- Extract to read
◆ ◆ ◆ ◆ ◆
For a consumer, recording HD video with an iPhone, trimming it on the device, and uploading it to YouTube or Facebook to share with the world is remarkably effortless. A professional may choose to use a more elaborate SLR camera that would require the additional step of connecting it to a computer along with opting to edit the video in a program, such as FinalCut or iMovie, before uploading it to the web, perhaps opting for an alternative video sharing site such as Vimeo.com. Refined over many years, there are simple, affordable, and accessible solutions for users to capture, edit, and view shared video. We will need comparable devices, services, and software to bring volumetric 3D to the mainstream market. Luckily, millions of people now have a device to capture basic volumetric 3D video with the Kinect.

If you followed through till the end of Chapter 1, you've already seen yourself captured in primitive volumetric 3D and are able to spin around your view with a synthetic camera. The latest versions of Microsoft's SDK, as well as OpenNI, lets developers make use of multiple Kinects that could be arranged in such a way to fill in the empty shadows resulting from just one camera. With the KinectFusion project, Microsoft Research shows us that there is a bright future ahead for reconstructing full 3D models of scenes in realtime (see Figure 1-25) using just one Kinect and software utilizing standard computer graphics processing chipsets. The only problem with the Kinect as a video recording device is that the user is tethered to a computer and wall outlet. This has resulted in Kinect videos containing roughly the same subject matter – people sitting at their computers.

I'd much rather shoot active video running around outdoors, adventuring in remote locations, and everything else we've come to expect that is possible from portable electronics today. Prior to the introduction of Sony's Portapak in 1967, video was pretty much immobile – just as we are today with the Kinect. TV studio equipment was so large and power intensive that it had to stay in the studio. After the Portapak's introduction, video art flourished with artists such as Nam June Paik and Bill Viola, who strapped on battery powered equipment and used the medium to explore visual expression in ways that were previously only available by working with film. Today, every smartphone is far more capable than a Portapak  – yet we will likely want to return to specialty hardware devices to take advantage of volumetric 3D's promise. This will create exciting opportunities for those that wish to design and manufacture novel cinematic tools.
◆ ◆ ◆ ◆ ◆
- Records
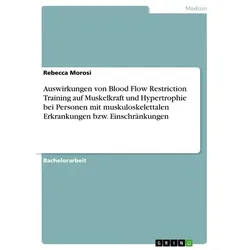 Medizin

Rebecca Morosi

Auswirkungen von Blood Flow Restriction Training auf Muskelkraft und Hypertrophie bei Personen mit muskuloskelettalen Erkrankungen bzw. Einschränkungen

Bachelorarbeit

GRIN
◆ ◆ ◆ ◆ ◆
- Brief 1
In the text on volumetric 3D video, what problem does the Kinect have as a video recording device?
- Brief 2
Summarize the text on volumetric 3D video in two sentences.
- Brief 3
Carry on the text on volumetric 3D video from its final sentence.

- Result 1
The user is tethered to a computer and a wall outlet.

- Result 2
Capturing, editing and sharing ordinary video is now simple and affordable, and bringing volumetric 3D to the mainstream will need comparable devices, services and software, a start on which is the Kinect that millions of people now own. Because the Kinect ties its user to a computer and wall outlet, much as video was immobile before Sony's 1967 Portapak, volumetric 3D will likely call for specialty portable hardware, creating opportunities for those who design and manufacture new cinematic tools.

- Result 3
For higher production quality capture, there is an exciting array of possiblities that go beyond the Kinect. The structured light approach from the PrimeSense solution is not able to work outside in bright lighting conditions that interfere with the infrared laser. Time-of-flight sensors offer one alternative to go where the Kinect cannot; however, their depthmap resolution is currently much smaller than that which is offered by PrimeSense and still relies on emitted light with a limited sensing range. A remarkable new imagining technology called a light field, or plenoptic, camera debuted this year from Lytro (www.lytro.com) that may eventually be embedded into a tool for the volumetric cinematographer.

This unique imager makes use of a micro lens array that computes all the light rays entering the camera from a number of angles and produces a depthmap similar to 3D sensors such as the Kinect. While not yet a realtime video solution, keep your eye on how this technology develops. An array of Lytro cameras surrounding a scene from different angles would not only be able to gather multiple depthmaps without interference from each other, but they would also be able to refocus on any point in an scene at the time of viewing. This would result in the type of depth of field that we've come to expect from high quality SLR cameras, but conceivably in realtime based on the users's perspective into an image. Lytro's consumer focused product may turn out to be just as disruptive and accessible to hack as the Kinect. Its breakthrough price point of US$399 is astonishing when you consider Raytrix's ( http://raytrix.de ) cameras, the only competitor, start at around US$20,000.

Before the Kinect, there was a lot of research into techniques for computing 3D scene information from stereo cameras and multi camera arrays in a technique called photogrammetry. With the advent of more mature cloud computing environments, a number of solutions are cropping up to handle this type of image processing on remote servers to reduce the requirements on user machines. Processing still imagery from an array of cameras at different perspectives is now possible using tools such as Autodesk's 123D Catch ( http://123dapp.com/catch ) and Hypr3D ( www.hypr3d.com) with photomapped 3D models of a scene returned after uploading a series of images. For use on your local machine, AgiSoft's PhotoScan ( http://www.agisoft.ru/ ) is a desktop photogrammetry solution available for Windows and Mac OS X. By using a number of inexpensive HD cameras, such as those available from GoPro ( www.gopro.com ), its conceivable to assemble a large rig with dozens of units that would capture video from an assortment of angles and then break down each frame from each camera into a series of photogrammetry batch processing jobs. Combined with 3D sensors, such as the Kinect to aid in depth mapping, we are bound to see some very interesting solutions for generating high quality volumetric 3D imagery with a blend of these techniques.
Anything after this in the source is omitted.